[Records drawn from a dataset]
▽
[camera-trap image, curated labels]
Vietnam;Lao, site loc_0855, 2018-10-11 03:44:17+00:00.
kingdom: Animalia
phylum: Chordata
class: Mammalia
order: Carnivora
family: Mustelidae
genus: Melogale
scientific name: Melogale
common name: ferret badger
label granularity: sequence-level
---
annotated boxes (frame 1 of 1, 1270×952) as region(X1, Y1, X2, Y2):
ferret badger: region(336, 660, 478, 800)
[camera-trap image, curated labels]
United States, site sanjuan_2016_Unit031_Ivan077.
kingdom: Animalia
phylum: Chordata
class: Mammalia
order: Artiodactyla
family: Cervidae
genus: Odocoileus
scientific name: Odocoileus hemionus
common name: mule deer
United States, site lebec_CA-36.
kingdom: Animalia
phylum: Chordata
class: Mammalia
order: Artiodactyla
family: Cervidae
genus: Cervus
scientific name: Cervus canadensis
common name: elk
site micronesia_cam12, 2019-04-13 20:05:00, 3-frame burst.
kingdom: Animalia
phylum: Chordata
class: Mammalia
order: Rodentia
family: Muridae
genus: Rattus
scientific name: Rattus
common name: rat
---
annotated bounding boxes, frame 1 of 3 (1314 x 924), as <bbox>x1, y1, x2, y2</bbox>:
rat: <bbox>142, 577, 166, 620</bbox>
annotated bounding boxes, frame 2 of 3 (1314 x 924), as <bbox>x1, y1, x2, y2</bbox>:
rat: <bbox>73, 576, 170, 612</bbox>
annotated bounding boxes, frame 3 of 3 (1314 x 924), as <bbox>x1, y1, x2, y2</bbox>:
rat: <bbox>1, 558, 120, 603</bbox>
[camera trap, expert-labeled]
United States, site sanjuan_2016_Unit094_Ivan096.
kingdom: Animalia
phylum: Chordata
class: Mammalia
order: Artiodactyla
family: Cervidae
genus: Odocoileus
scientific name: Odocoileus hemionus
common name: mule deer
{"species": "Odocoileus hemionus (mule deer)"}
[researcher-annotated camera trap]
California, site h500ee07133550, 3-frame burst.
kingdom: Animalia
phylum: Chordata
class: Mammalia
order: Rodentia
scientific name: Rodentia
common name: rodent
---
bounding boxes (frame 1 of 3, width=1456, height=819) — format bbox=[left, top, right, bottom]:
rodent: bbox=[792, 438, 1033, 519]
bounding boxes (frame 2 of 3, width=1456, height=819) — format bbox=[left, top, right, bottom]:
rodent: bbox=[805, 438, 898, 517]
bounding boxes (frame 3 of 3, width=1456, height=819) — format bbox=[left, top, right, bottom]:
△
• _YOUR ASSIGNMENT_: Write out an exact copy of every record shown above.

• _ANSWER AREA_:
[camera-trap image, curated labels]
Vietnam;Lao, site loc_0855, 2018-10-11 03:44:17+00:00.
kingdom: Animalia
phylum: Chordata
class: Mammalia
order: Carnivora
family: Mustelidae
genus: Melogale
scientific name: Melogale
common name: ferret badger
label granularity: sequence-level
---
annotated boxes (frame 1 of 1, 1270×952) as region(X1, Y1, X2, Y2):
ferret badger: region(336, 660, 478, 800)
[camera-trap image, curated labels]
United States, site sanjuan_2016_Unit031_Ivan077.
kingdom: Animalia
phylum: Chordata
class: Mammalia
order: Artiodactyla
family: Cervidae
genus: Odocoileus
scientific name: Odocoileus hemionus
common name: mule deer
United States, site lebec_CA-36.
kingdom: Animalia
phylum: Chordata
class: Mammalia
order: Artiodactyla
family: Cervidae
genus: Cervus
scientific name: Cervus canadensis
common name: elk
site micronesia_cam12, 2019-04-13 20:05:00, 3-frame burst.
kingdom: Animalia
phylum: Chordata
class: Mammalia
order: Rodentia
family: Muridae
genus: Rattus
scientific name: Rattus
common name: rat
---
annotated bounding boxes, frame 1 of 3 (1314 x 924), as <bbox>x1, y1, x2, y2</bbox>:
rat: <bbox>142, 577, 166, 620</bbox>
annotated bounding boxes, frame 2 of 3 (1314 x 924), as <bbox>x1, y1, x2, y2</bbox>:
rat: <bbox>73, 576, 170, 612</bbox>
annotated bounding boxes, frame 3 of 3 (1314 x 924), as <bbox>x1, y1, x2, y2</bbox>:
rat: <bbox>1, 558, 120, 603</bbox>
[camera trap, expert-labeled]
United States, site sanjuan_2016_Unit094_Ivan096.
kingdom: Animalia
phylum: Chordata
class: Mammalia
order: Artiodactyla
family: Cervidae
genus: Odocoileus
scientific name: Odocoileus hemionus
common name: mule deer
{"species": "Odocoileus hemionus (mule deer)"}
[researcher-annotated camera trap]
California, site h500ee07133550, 3-frame burst.
kingdom: Animalia
phylum: Chordata
class: Mammalia
order: Rodentia
scientific name: Rodentia
common name: rodent
---
bounding boxes (frame 1 of 3, width=1456, height=819) — format bbox=[left, top, right, bottom]:
rodent: bbox=[792, 438, 1033, 519]
bounding boxes (frame 2 of 3, width=1456, height=819) — format bbox=[left, top, right, bottom]:
rodent: bbox=[805, 438, 898, 517]
bounding boxes (frame 3 of 3, width=1456, height=819) — format bbox=[left, top, right, bottom]:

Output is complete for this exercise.